For those of you that have the misconception of power metal being some sissy genre full of pansies frolicking around a campfire telling tales of dragons and fair maidens, look at that album cover and then go through the that thought process again. Omen's "Battle Cry" is far from a lightweight of a metal album, and 28 years later, this record still kicks copious amounts of asses. A pretty decent, one-sentence descriptor of this band would be Dianno-era Iron Maiden on crack.
Kimball's vocals aren't quite as epic or melodious as those of Warrel Dane, Hansi Kursch or even Rob Halford, but they suit the music perfectly. Kimball's vocals are definitely a bit more rough than the singers that were just mentioned, but that reflects Omen's music perfectly as they aren't as melodic as bands like Sanctuary or the European power metal bands, they were just fast, heavy and catchier than your everyday metal band. Just take a listen to the chorus of "Dragon's Breath" and within minutes of hearing that song the riffs and vocals will be stomping through your head, forcing you to replay the song to hear "Give us all, Sanctuary! Dragon's Breath! We Fear!"
Another amazing aspect of "Battle Cry" is that there isn't much variation that goes on throughout the album, yet every song is memorable and doesn't bore the listener. A lot of the songs feature some melodic pieces, though they are usually faster, like on the intro to the track "Last Rites," mixed with some nice riffs that aren't anything too special, but they get your headbanging and mesh with everything else perfectly. The Maiden influence on this album is definitely prominent, but being a massive Maiden fanboy I see no harm in that. The riff that kicks off the song "Die By the Blade" absolutely reeks of "Killers" influence and a lot of the standard riffing that goes on like on the song "Death Rider" really owe a lot to the British masters.
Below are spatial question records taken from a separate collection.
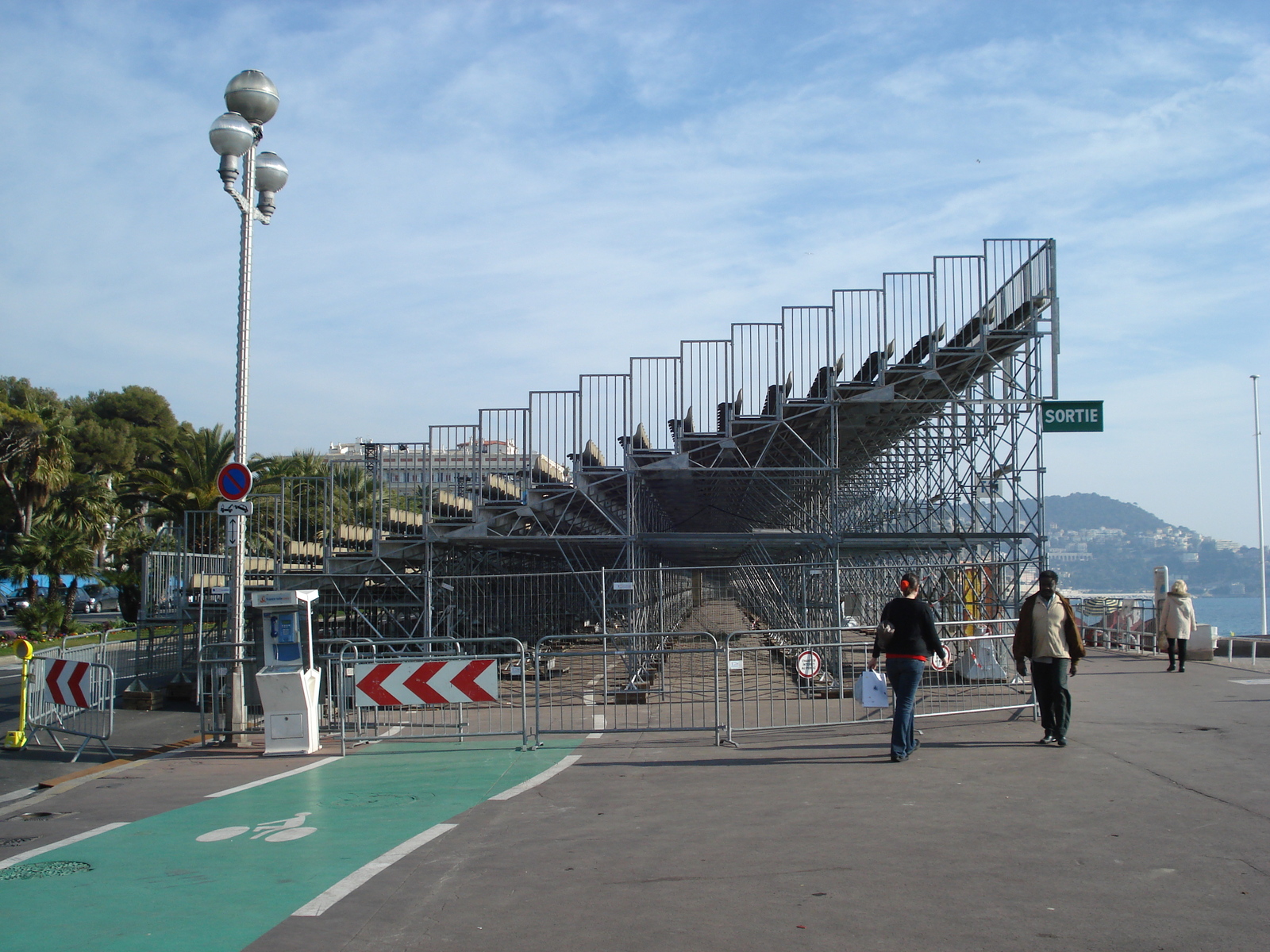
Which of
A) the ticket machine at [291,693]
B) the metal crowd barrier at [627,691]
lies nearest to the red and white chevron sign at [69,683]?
the ticket machine at [291,693]

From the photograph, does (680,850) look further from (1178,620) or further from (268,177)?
(1178,620)

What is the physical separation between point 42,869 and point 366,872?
7.76 ft

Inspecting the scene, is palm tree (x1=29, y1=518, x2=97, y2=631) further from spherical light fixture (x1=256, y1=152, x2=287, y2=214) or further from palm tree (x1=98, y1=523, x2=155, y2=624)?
spherical light fixture (x1=256, y1=152, x2=287, y2=214)

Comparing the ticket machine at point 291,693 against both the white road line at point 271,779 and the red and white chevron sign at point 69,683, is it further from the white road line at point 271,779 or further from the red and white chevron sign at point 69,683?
the red and white chevron sign at point 69,683

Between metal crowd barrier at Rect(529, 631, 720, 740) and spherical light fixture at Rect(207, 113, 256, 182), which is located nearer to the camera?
spherical light fixture at Rect(207, 113, 256, 182)

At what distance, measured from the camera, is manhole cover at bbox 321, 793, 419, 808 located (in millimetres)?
8453

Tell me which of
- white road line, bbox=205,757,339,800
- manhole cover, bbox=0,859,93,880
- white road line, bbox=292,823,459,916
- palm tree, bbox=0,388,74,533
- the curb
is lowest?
the curb

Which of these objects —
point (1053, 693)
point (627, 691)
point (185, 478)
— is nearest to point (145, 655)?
point (627, 691)

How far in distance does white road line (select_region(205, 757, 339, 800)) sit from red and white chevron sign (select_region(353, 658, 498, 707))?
774mm

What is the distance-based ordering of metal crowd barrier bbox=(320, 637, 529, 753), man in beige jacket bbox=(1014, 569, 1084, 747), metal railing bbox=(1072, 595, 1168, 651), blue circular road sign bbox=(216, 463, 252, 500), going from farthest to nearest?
metal railing bbox=(1072, 595, 1168, 651) → blue circular road sign bbox=(216, 463, 252, 500) → metal crowd barrier bbox=(320, 637, 529, 753) → man in beige jacket bbox=(1014, 569, 1084, 747)

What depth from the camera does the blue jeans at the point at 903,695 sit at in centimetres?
955

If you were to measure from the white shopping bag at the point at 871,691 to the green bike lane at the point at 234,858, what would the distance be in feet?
11.8

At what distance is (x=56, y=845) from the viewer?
7.53 metres

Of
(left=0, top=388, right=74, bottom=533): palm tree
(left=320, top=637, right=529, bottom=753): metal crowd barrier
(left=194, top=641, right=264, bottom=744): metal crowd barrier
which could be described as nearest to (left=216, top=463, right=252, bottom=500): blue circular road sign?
(left=194, top=641, right=264, bottom=744): metal crowd barrier
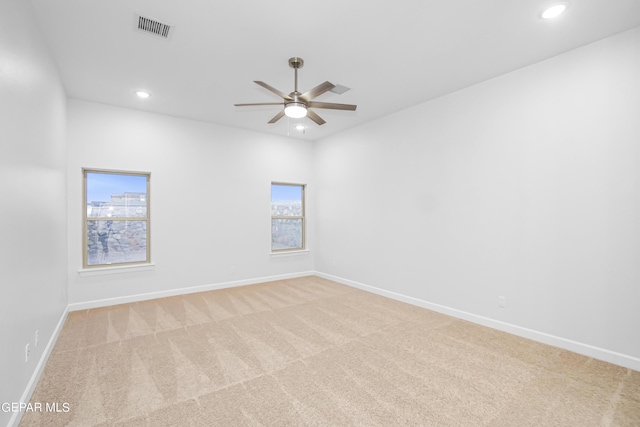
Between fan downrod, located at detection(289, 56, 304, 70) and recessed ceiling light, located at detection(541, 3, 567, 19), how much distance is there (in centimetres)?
220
"Battle Cry" is definitely a landmark album, for not only US power metal, but the entire power metal genre in general with its more violent approach to the lyrics and artwork, as well as its undeniable catchy, anthem-like choruses and riffs. If this album isn't one that you have got to yet, or one that you found to be entirely unenjoyable, then you had better lock your doors because the Axeman will have you bound and gagged.